=== Extracted information ===
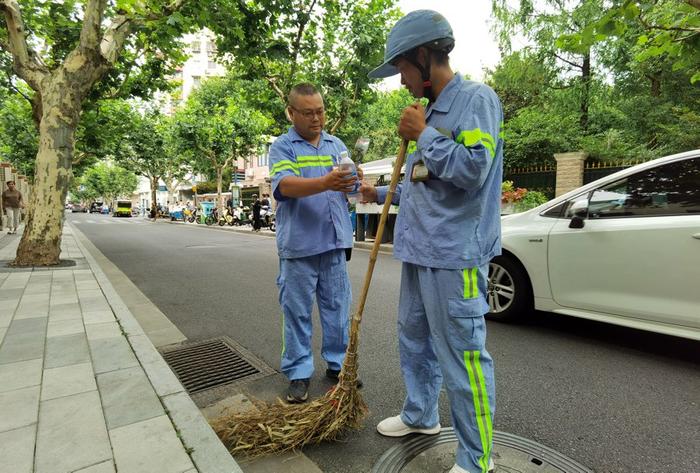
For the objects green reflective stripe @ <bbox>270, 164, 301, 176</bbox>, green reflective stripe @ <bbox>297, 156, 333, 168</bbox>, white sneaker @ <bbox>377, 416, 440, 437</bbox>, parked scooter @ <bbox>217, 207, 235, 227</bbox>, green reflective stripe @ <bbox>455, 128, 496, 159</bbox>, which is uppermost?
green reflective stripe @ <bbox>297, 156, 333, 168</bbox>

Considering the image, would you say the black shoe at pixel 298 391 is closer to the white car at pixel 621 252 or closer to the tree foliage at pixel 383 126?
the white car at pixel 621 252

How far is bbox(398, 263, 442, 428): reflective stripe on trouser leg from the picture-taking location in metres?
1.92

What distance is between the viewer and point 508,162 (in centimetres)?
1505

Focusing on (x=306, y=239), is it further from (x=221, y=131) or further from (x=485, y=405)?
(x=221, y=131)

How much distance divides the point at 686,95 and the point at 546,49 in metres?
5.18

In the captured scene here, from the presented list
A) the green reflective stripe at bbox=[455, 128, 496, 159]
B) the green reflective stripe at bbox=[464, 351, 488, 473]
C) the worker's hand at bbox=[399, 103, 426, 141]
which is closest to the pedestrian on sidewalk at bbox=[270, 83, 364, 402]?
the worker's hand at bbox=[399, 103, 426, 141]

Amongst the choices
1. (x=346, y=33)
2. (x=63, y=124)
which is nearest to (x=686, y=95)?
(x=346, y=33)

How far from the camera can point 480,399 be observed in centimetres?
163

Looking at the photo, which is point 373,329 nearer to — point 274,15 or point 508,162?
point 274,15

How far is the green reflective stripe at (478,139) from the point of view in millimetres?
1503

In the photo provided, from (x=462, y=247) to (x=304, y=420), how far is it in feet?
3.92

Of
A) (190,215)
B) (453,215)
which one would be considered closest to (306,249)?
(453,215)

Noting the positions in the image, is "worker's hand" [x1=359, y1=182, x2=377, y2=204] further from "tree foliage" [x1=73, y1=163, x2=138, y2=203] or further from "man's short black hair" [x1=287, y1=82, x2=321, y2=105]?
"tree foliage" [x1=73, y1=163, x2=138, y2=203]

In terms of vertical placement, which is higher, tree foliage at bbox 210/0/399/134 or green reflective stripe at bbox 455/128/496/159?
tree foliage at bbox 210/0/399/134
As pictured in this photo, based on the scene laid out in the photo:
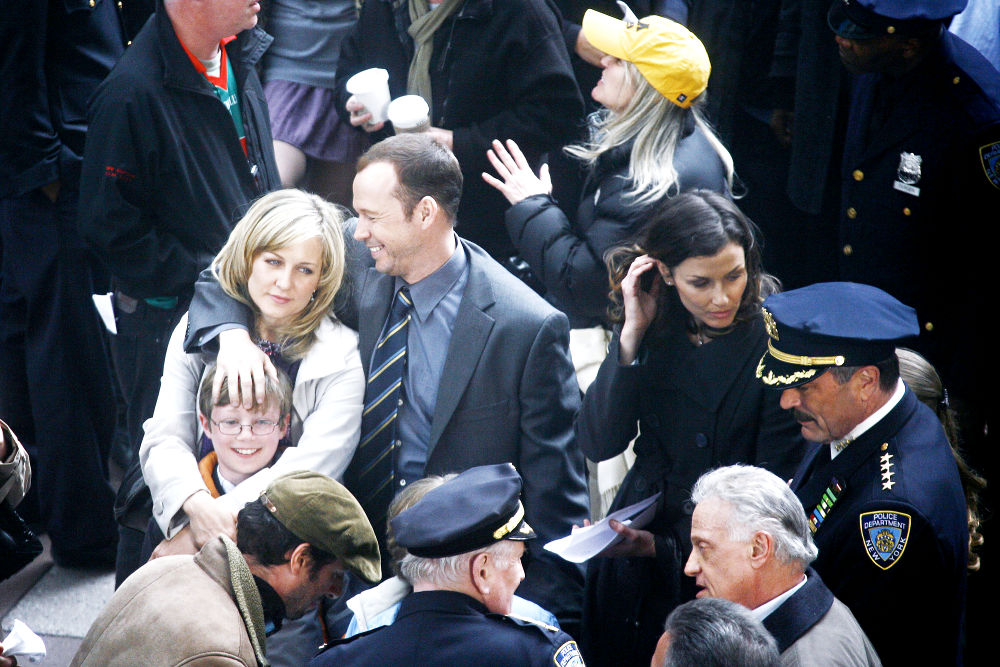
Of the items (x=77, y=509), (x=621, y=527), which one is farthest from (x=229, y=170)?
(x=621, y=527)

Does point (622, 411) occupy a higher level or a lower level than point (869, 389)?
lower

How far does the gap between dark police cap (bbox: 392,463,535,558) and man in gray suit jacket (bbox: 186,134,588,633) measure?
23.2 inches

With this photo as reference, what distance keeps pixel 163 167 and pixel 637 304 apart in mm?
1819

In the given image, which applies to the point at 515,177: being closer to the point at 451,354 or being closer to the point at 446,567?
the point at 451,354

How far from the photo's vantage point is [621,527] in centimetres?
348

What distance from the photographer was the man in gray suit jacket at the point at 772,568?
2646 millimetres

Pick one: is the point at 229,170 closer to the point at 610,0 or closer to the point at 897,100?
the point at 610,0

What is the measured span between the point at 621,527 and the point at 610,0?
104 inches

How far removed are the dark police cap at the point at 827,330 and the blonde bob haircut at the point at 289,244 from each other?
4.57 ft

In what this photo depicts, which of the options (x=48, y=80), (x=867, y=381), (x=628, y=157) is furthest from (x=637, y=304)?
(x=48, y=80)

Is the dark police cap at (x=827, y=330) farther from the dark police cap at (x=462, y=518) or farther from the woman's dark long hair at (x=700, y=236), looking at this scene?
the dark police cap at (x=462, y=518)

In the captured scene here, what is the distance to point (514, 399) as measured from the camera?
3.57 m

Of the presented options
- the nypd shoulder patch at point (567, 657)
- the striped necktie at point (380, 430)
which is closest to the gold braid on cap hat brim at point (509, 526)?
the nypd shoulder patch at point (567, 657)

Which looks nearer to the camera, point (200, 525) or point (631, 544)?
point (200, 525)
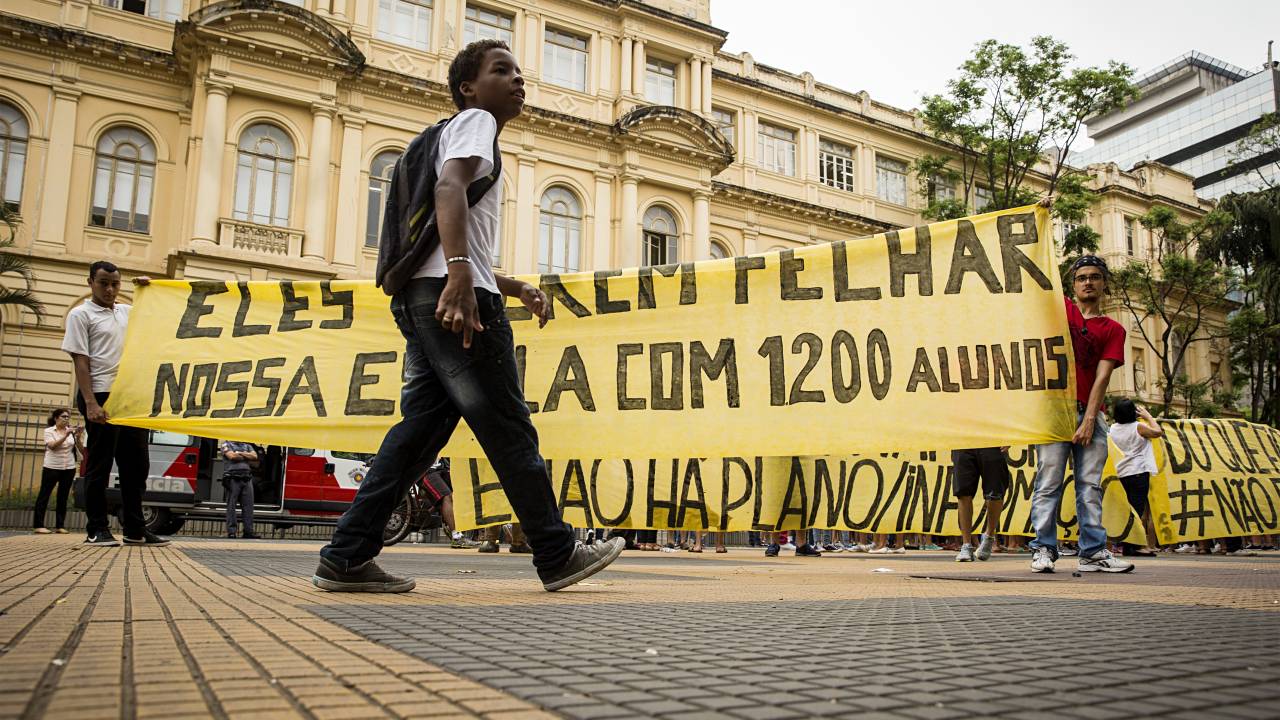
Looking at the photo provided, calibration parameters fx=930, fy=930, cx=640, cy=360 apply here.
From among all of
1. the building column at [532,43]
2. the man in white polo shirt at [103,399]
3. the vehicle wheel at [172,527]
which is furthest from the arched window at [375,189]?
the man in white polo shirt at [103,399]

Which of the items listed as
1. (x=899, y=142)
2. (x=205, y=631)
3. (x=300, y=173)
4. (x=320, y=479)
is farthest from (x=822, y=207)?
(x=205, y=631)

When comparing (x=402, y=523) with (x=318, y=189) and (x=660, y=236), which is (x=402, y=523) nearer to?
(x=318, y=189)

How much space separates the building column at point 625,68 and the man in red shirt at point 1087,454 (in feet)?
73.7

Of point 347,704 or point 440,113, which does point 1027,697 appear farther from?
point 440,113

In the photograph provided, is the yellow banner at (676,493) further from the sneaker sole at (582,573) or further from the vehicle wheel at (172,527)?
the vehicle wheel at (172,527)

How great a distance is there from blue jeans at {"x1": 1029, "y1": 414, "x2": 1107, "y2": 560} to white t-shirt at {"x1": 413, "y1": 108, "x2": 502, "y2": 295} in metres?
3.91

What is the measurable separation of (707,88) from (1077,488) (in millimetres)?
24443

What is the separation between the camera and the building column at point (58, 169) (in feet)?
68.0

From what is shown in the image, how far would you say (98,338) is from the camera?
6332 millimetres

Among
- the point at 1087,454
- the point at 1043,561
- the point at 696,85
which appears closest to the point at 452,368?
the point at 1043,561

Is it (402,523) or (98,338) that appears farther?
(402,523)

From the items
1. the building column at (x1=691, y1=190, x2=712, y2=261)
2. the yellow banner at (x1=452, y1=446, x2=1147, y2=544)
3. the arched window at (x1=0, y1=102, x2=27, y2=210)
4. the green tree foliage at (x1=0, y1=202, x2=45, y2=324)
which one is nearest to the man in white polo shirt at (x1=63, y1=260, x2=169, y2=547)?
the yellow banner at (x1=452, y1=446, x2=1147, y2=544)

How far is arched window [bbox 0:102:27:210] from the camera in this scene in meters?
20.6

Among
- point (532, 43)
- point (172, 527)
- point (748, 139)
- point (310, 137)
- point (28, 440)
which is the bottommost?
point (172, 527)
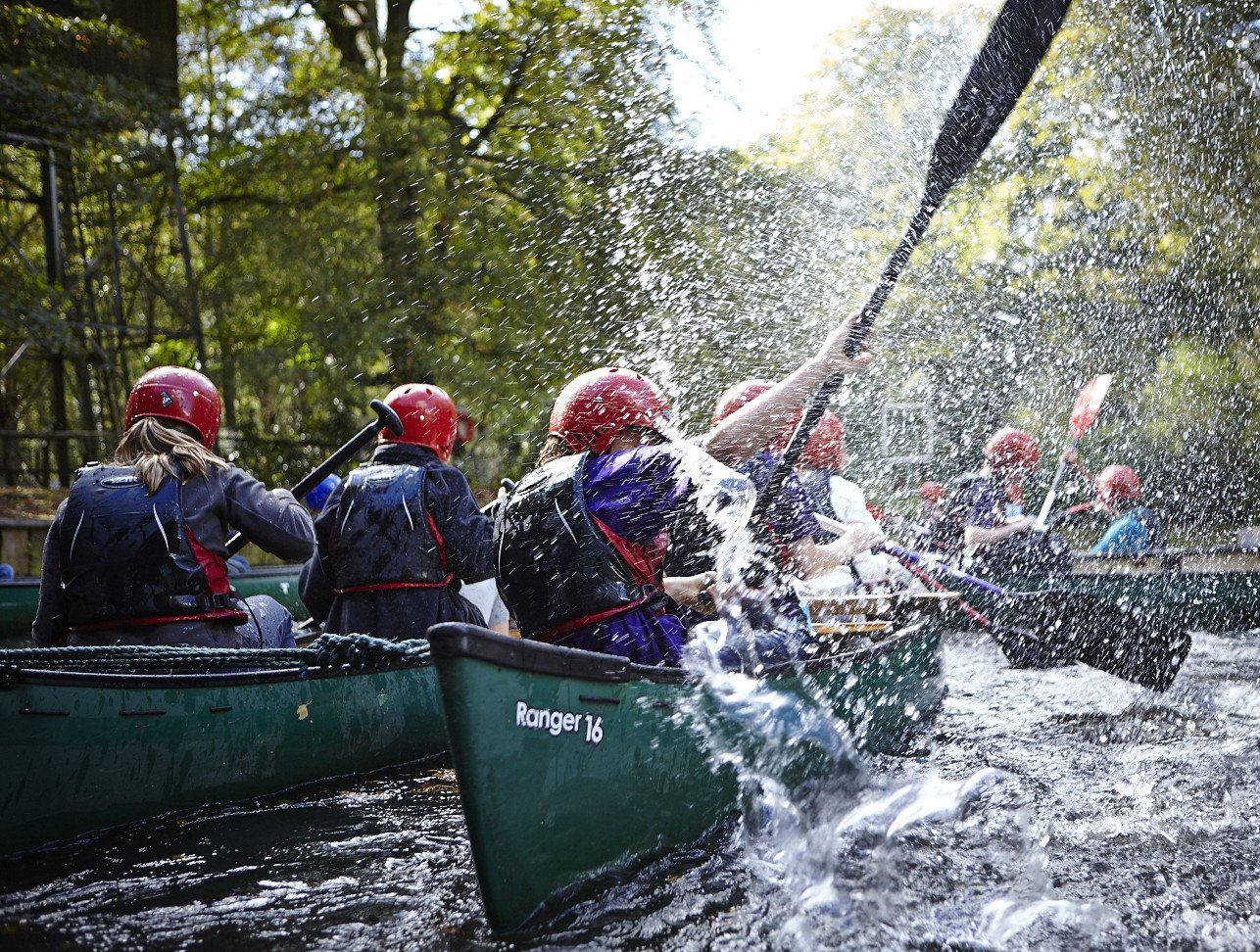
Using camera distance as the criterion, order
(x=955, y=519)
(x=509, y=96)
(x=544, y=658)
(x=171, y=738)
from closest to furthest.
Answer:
===
Exercise aim
Copy word for word the stretch of the listing from the line containing "Looking at the photo, which" through the line containing "23.2 inches", both lines included. Leave out any pictures.

Written solution
Looking at the photo, which is point 373,329 nearer to — point 274,15 or point 508,162?
point 274,15

How far is the green reflective stripe at (478,139) from the point of view in millimetres?
1503

In the photo provided, from (x=462, y=247) to (x=304, y=420), how far is it in feet?
3.92

Of
A) (190,215)
B) (453,215)
which one would be considered closest to (306,249)?
(453,215)

Noting the positions in the image, is "worker's hand" [x1=359, y1=182, x2=377, y2=204] further from "tree foliage" [x1=73, y1=163, x2=138, y2=203] or further from "man's short black hair" [x1=287, y1=82, x2=321, y2=105]?
"tree foliage" [x1=73, y1=163, x2=138, y2=203]

In terms of vertical placement, which is higher, tree foliage at bbox 210/0/399/134 or green reflective stripe at bbox 455/128/496/159?
tree foliage at bbox 210/0/399/134
As pictured in this photo, based on the scene laid out in the photo:
Of the items (x=77, y=509), (x=621, y=527), which one is farthest from (x=229, y=170)?
(x=621, y=527)

Does point (622, 411) occupy a higher level or a lower level than point (869, 389)?
lower

How far does the gap between dark police cap (bbox: 392,463,535,558) and man in gray suit jacket (bbox: 186,134,588,633) measure?
23.2 inches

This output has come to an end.